By Russ Kaniuth
The Ochoco National Forest in central Oregon is home to so many well-known agates, from Maury Moss agate, and Ochoco tube agate, to various thundereggs. One, in particular, is quite beautiful, even without a great variety of color.
Ochoco Moss agate is a clear to milky agate with beautiful waves of various green and white moss streamers running throughout. This particular material can also contain waterline agate sections and soft white ghosting fortifications. When it comes to cabbing this material, you just never know what you will get. Though most of this material is considered a rare find in new deposits, it can still be found at shows and online. Much of what you’ll see when looking for it on eBay or in the Facebook groups is old stock dug in the late 70’s and ‘80s.
When purchasing Ochoco Moss agate, sometimes buying slabs is best. I say this because you’ll see what you’re getting. However, choose to buy your material in the rough. The mossy patterns will often run continuously through the stone, while other times, it is concentrated around the edges of the stone, and the center portions will include only agate.
When I begin cutting rough, I generally like to start by cutting it in half. This way, it allows me to see all the patterns and the various directions. If it happens to be a stone where the moss patterns are generally just around the edges, then hand cut each slab by cutting the sides off and rotating as you go, much like cutting the rind off an orange. This approach will yield some beautiful areas to work from, but note, you will have to grind from the outer edges to smooth over the top dome of your cabs, which might take just a little extra work, but is worth the effort.

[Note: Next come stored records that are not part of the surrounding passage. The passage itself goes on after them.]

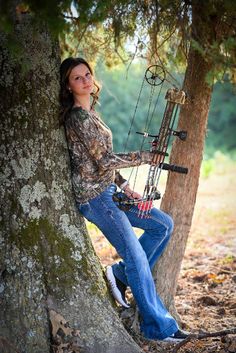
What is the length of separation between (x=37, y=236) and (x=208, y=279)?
9.77ft

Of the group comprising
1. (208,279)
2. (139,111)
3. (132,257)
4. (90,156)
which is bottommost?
(208,279)

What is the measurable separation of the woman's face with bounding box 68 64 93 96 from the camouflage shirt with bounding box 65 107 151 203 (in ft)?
0.57

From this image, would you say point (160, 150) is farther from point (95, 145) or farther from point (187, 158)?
point (187, 158)

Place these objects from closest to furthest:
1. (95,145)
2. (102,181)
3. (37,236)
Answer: (37,236) < (95,145) < (102,181)

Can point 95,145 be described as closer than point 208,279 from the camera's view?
Yes

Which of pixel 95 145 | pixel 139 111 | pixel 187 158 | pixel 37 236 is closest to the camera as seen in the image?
pixel 37 236

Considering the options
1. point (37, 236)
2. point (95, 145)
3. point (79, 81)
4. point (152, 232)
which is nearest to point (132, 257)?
point (152, 232)

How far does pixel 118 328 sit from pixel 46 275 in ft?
2.21

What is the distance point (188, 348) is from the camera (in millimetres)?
4250

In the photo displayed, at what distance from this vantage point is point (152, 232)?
172 inches

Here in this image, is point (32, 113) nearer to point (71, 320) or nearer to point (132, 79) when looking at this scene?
point (71, 320)

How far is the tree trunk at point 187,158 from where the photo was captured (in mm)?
4543

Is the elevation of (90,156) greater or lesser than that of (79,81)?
lesser

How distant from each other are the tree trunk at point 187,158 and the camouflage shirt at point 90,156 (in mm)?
747
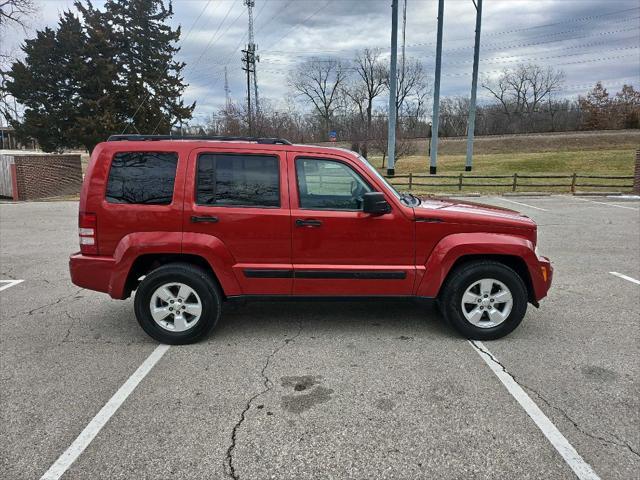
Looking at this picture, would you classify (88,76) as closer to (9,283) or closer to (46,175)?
(46,175)

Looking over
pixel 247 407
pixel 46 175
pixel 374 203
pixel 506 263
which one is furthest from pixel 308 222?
pixel 46 175

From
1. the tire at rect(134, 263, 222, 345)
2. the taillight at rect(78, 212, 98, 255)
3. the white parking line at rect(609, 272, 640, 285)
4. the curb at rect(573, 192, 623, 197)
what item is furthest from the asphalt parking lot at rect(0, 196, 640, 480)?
the curb at rect(573, 192, 623, 197)

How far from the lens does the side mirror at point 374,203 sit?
3803mm

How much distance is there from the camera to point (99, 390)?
129 inches

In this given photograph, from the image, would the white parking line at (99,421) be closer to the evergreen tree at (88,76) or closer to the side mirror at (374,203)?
the side mirror at (374,203)

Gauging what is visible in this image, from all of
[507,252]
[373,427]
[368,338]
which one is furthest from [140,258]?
[507,252]

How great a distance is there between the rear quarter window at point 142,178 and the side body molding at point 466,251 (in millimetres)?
2440

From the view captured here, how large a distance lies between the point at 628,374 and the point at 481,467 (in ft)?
6.26

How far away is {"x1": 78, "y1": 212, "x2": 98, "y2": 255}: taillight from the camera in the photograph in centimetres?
390

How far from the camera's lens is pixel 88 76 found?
25.5m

Once the slabs are cut, you can look for any hidden fractures, or sometimes you may find heavy concentrations of moss that will split in half because there wasn’t enough agate holding it together. Most of the time, all that is needed is to flex the slabs in your hands or lightly tap them on the workbench to see if you hear a fracture, or it breaks off. If there is “good” time for anything to break, this point in the process is better than when you’ve trimmed out your preforms and started grinding your shape.
When cutting the cabochons, just know that many Moss agates such as this one will tend to undercut ever so slightly in the moss areas due to the moss and the agate’s uneven hardnesses. If the moss is fine strands and not concentrated in one spot, it shouldn’t be an issue; however, if the moss strands are thick, you may notice an uneven surface where you will see the moss areas undercut. There’s no real solution to fix this. It’s just part of the stone’s nature and will hardly be noticeable in the end.
The cabbing process with this agate is relatively routine. I start on the 80 grit to shape the preform and form the dome. Once it’s smoothed out on the 220 grit stage and I move onto the 280 grit soft resin wheel, this is the point any undercutting is noticeable. It’s always important to stop occasionally and dry off your cabochon and at this point, check for any scratches. You don’t want to move forward until all the scratches have been removed. From here, the final steps are super easy, and you should notice a beautiful shine even after the 600 grit wheel, but by the time you reach your 14k grit, it will show you a gorgeous mirror polish showing off all its natural beauty, and depths within.
This particular moss agate is also a wonderful material to back and make cab doublets with, where you will see some extreme depth within your cab.